OK. I’ve said this before and failed, but let me put a timeline to it. One week. There. I’m going to try to go one week without swearing. I’m really trying to clean up my mouth. It’s not easy. I really don’t have an excuse now because I don’t work on cars any more and I’m not fishing.


Speaking of cars, a few gripes. I wish people would follow that little Drivers Ed book that we all got when we were learning to drive. Yeah, I think we all agree that tailgating is bad, et cetera. But come on people. If you miss your turn, don’t block traffic. Keep going and turn around somewhere else, but out of everyone’s way. It clearly says that in the Drivers Ed book.


Also speaking of cars, you know who’s really annoying? People who keep saying American cars suck. Ought to slap them upside the head.

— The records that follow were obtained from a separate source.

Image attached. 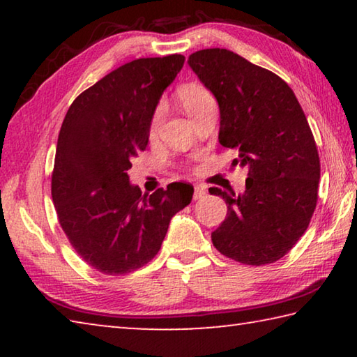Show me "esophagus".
<instances>
[{
  "label": "esophagus",
  "instance_id": "1",
  "mask_svg": "<svg viewBox=\"0 0 357 357\" xmlns=\"http://www.w3.org/2000/svg\"><path fill=\"white\" fill-rule=\"evenodd\" d=\"M206 195V190H204V187L202 185H195V190H193V200H200Z\"/></svg>",
  "mask_w": 357,
  "mask_h": 357
}]
</instances>
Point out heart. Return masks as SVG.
Segmentation results:
<instances>
[{
	"label": "heart",
	"instance_id": "b5f03b06",
	"mask_svg": "<svg viewBox=\"0 0 357 357\" xmlns=\"http://www.w3.org/2000/svg\"><path fill=\"white\" fill-rule=\"evenodd\" d=\"M178 98L181 105L184 107V110L193 116L202 107L211 104L214 102L213 94H211L206 88L200 86V84H187V86H183L178 91ZM162 116H164V108L157 107V110L154 112L153 118H151L149 123V135L155 137L157 132H159L160 123H162Z\"/></svg>",
	"mask_w": 357,
	"mask_h": 357
}]
</instances>
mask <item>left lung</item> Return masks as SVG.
I'll return each instance as SVG.
<instances>
[{"mask_svg":"<svg viewBox=\"0 0 357 357\" xmlns=\"http://www.w3.org/2000/svg\"><path fill=\"white\" fill-rule=\"evenodd\" d=\"M187 63L217 99L219 142L238 151L231 165L249 170L244 193L209 189L228 208L213 244L234 261L274 263L305 233L317 206L319 157L310 126L279 75L236 53L206 48Z\"/></svg>","mask_w":357,"mask_h":357,"instance_id":"left-lung-1","label":"left lung"}]
</instances>
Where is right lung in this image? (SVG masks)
<instances>
[{
    "label": "right lung",
    "instance_id": "right-lung-1",
    "mask_svg": "<svg viewBox=\"0 0 357 357\" xmlns=\"http://www.w3.org/2000/svg\"><path fill=\"white\" fill-rule=\"evenodd\" d=\"M183 55L140 58L105 75L72 102L58 135L52 198L75 252L107 275L128 274L160 250L172 217L193 187L154 193L130 184V160L146 149L149 123Z\"/></svg>",
    "mask_w": 357,
    "mask_h": 357
}]
</instances>
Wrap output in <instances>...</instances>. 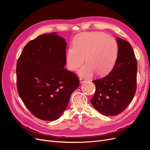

Now, I don’t care how you stand on the auto bailout. I have my opinion, you have yours. But the one thing I keep hearing is that Detroit doesn’t put out good cars and that’s why they’re not making any money. That’s a load of horsie manure.

I have the latest Consumer Reports issue and Ford cars were neck and neck with the Japs. German cars lagged, but were catching up to American cars. Then Kathleen showed me the JD Power and Associates ratings and they rank American cars actually higher than the Japs (with of course the German cars found on the road dead).

Hey, I like Krauts, I like their food, their beer, the Scorpions, Rammstein, cleavage in St. Pauli’s Girl commercials, and all that other good stuff, nothing against them, but their cars suck. Don’t take my word for it though, read the ratings. Oh, and Das Boat really wasn’t that good of a movie.  Sorry, but it wasn’t.

I could go on and on about American cars - I’ve owned nothing but and unless you drive a truck for a living, I’ve probably driven more miles than you. They last forever if you buy the right model (like I always say, read Consumer Reports before you buy ANYTHING) and do regular maintenance, the thing will last you for a very long time.